The reponse variable is continuously-valued, which indicates that supervised learning, using a regression-based model is appropriate. For demonstrative purposes, three models will be shown:
- Multiple Linear Regression
- Decision Tree Regression
- Simple Neural Network

### Build Model(s): partition data for training / testing / evaluation, hyperparameter tuning, model training

<a href=#top>Go to top</a>
<a id=analyze-build></a>

#### Explanation:
- For model evaluation and hyperparameter tuning, use we cross-validation.
    - The dataset is split randomly into 70% training, 30% validation, 10 times independently.
    - Model metrics are then computed on the validation sets and averaged over them all.
- This helps select a model which generalizes to other data (from the same or similar data-generating process), rather than just perfectly fitting the patterns + random noise in the training data.

In [None]:
''' cross validation '''
# setup
prng = 42
trainPer = 0.7
cvCnt = 10

# generate the cv indices
#splitter = StratifiedShuffleSplit(n_splits=cvCnt, train_size=trainPer, random_state=prng)
splitter = ShuffleSplit(n_splits=cvCnt, train_size=trainPer, random_state=prng)
cvs = [(tranIndx, testIndx) for (tranIndx, testIndx) in splitter.split(y=dataS['CHAS'].values, X=np.zeros(n))]

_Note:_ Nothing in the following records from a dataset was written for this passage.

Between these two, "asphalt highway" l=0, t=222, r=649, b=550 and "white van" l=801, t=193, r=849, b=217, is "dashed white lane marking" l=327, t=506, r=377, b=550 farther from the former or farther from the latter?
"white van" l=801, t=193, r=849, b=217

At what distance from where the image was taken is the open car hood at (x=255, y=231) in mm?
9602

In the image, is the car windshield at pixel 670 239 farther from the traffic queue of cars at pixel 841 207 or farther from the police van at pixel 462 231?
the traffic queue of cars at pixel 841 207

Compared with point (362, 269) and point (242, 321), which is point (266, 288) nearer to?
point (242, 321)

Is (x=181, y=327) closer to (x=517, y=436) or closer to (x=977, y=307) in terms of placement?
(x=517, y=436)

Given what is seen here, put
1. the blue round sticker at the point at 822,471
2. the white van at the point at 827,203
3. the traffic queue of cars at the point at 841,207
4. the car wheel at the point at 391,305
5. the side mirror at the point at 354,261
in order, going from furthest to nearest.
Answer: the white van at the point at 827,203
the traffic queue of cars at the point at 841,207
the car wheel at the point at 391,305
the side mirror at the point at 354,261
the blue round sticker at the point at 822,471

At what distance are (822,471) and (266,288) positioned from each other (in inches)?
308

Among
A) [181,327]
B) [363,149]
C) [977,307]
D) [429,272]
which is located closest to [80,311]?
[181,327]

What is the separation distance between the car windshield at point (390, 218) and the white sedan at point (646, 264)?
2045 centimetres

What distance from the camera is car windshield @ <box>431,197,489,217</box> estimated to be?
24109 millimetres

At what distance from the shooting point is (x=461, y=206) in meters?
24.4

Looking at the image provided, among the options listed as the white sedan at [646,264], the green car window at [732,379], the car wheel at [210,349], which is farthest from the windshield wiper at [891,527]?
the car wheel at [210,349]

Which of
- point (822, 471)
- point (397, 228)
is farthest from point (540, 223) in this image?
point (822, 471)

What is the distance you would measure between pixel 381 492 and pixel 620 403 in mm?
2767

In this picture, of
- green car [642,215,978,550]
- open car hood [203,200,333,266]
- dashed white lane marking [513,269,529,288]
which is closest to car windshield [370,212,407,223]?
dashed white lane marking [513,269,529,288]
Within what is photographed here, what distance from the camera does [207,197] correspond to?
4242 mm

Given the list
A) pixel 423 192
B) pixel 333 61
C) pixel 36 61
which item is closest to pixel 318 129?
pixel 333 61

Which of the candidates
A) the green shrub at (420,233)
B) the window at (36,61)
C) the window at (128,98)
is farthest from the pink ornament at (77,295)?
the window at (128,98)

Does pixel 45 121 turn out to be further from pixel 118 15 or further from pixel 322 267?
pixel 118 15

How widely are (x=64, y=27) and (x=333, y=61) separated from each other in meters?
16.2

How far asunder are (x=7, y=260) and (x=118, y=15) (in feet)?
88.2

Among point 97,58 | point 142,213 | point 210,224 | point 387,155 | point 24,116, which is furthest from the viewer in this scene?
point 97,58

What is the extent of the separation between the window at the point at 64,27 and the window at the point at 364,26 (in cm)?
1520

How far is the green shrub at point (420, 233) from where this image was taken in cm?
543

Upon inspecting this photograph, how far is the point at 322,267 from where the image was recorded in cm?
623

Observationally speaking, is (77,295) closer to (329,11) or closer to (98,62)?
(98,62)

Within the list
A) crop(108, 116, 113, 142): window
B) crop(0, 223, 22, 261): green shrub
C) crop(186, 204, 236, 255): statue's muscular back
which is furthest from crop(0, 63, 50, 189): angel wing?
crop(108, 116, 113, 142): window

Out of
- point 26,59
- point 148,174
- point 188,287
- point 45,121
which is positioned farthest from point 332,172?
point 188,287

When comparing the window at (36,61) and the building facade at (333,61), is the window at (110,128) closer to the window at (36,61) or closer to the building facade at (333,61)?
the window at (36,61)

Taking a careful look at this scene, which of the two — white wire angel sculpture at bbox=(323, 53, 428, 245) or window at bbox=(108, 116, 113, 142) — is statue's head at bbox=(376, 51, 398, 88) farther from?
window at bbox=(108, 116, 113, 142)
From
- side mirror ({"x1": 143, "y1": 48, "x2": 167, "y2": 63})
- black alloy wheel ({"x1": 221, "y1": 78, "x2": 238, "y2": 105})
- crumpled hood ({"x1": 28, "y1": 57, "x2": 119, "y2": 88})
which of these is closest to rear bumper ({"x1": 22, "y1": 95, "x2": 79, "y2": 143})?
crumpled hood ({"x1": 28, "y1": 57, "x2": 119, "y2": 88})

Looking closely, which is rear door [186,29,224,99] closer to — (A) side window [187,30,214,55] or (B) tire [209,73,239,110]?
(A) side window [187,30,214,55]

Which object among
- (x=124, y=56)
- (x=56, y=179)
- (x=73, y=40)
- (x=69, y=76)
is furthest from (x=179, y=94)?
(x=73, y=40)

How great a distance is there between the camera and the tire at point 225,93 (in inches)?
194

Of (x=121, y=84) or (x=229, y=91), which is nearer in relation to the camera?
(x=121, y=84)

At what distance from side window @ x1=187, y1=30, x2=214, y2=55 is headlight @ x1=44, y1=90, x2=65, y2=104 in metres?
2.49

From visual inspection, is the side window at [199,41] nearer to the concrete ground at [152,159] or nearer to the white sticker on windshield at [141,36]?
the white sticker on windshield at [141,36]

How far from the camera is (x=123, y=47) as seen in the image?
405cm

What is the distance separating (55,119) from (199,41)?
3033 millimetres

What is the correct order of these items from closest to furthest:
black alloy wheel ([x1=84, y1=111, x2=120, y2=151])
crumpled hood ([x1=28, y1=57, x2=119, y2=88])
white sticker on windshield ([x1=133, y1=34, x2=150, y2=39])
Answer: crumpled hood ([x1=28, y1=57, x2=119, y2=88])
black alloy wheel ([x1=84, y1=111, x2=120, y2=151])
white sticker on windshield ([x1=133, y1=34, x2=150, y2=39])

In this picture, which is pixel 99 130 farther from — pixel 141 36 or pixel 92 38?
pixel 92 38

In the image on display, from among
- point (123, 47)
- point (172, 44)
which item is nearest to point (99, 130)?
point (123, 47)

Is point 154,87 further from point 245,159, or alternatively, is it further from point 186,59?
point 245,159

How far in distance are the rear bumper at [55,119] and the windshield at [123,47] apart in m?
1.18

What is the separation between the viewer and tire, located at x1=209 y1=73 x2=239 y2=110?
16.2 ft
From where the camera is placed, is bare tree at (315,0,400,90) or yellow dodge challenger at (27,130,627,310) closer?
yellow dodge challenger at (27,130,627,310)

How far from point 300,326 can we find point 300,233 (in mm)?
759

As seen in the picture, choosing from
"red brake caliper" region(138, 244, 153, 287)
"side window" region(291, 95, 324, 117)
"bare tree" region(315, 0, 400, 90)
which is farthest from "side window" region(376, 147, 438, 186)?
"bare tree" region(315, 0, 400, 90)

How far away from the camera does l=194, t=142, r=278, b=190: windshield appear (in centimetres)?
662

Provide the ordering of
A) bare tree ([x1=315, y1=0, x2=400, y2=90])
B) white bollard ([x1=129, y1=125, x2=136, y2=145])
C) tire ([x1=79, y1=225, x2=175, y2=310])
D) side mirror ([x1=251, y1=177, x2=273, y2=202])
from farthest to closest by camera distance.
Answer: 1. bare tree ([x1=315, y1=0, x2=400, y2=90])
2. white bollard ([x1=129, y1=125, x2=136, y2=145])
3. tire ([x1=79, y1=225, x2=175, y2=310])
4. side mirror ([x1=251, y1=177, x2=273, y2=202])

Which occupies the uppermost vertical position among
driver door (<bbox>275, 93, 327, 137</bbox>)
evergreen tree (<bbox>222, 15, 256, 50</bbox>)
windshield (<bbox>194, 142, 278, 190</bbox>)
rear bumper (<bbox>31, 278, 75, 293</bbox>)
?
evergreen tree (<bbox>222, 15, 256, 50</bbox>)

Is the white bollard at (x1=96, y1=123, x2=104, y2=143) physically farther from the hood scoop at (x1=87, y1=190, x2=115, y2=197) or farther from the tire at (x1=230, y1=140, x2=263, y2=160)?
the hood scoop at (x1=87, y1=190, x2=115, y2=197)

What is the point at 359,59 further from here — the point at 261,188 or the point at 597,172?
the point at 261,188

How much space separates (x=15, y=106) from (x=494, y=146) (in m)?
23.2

#### Multiple Linear Regression
- Linear regression doesn't really have any hyperparameters to tune.
- Acccordingly, we just fit the model with cross-validation.
- Predictions are generated for each validation set to be used later by the model evaluation metrics.

<a href=#top>Go to top</a>
<a id=linreg></a>

In [None]:
''' linear regression '''
# fit the model and make predictions
linRegResults = [None]*cvCnt
for (indx, (trn, tst)) in enumerate(cvs):
    print('Training for Split %d of %d'%(indx+1, cvCnt))
    # model object
    linReg = LinearRegression(n_jobs=-1)
    # fit
    linReg.fit(X=dataS.loc[trn, features], y=dataS.loc[trn, response])
    # predict on training & testing sets
    trnPred = linReg.predict(X=dataS.loc[trn, features])
    tstPred = linReg.predict(X=dataS.loc[tst, features])
    # save stuff
    linRegResults[indx] = [linReg, trnPred, tstPred] 

#### Decision Tree Regression
- The decision tree regressor is a form of nonlinear regression.
- There are several tunable parameters; three are tuned here:
    - splitting criterion - changes the loss function used
    - maximum depth - deeper means more complex, and increases risk of overfitting
    - minimum samples per leaf - few samples per leave increases risk of overfitting
- Predictions are generated for each validation set to be used later by the model evaluation metrics.

<a href=#top>Go to top</a>
<a id=dectree></a>

In [None]:
''' decision tree regression with hyperparameter tuning '''
# setup the parameter grid
params = {'criterion':['squared_error', 'absolute_error'], 'max_depth':[None, 5, 10], 'min_samples_leaf':[None, 5, 10, 0.05, 0.1]}

# perform hyperparameter tuning and model training
GSC = GridSearchCV(estimator=DecisionTreeRegressor(), param_grid=params, cv=cvs, n_jobs=-1, verbose=4)
GSC.fit(X=dataS[features], y=dataS[response])
print('Best Parameters: %s'%GSC.best_params_)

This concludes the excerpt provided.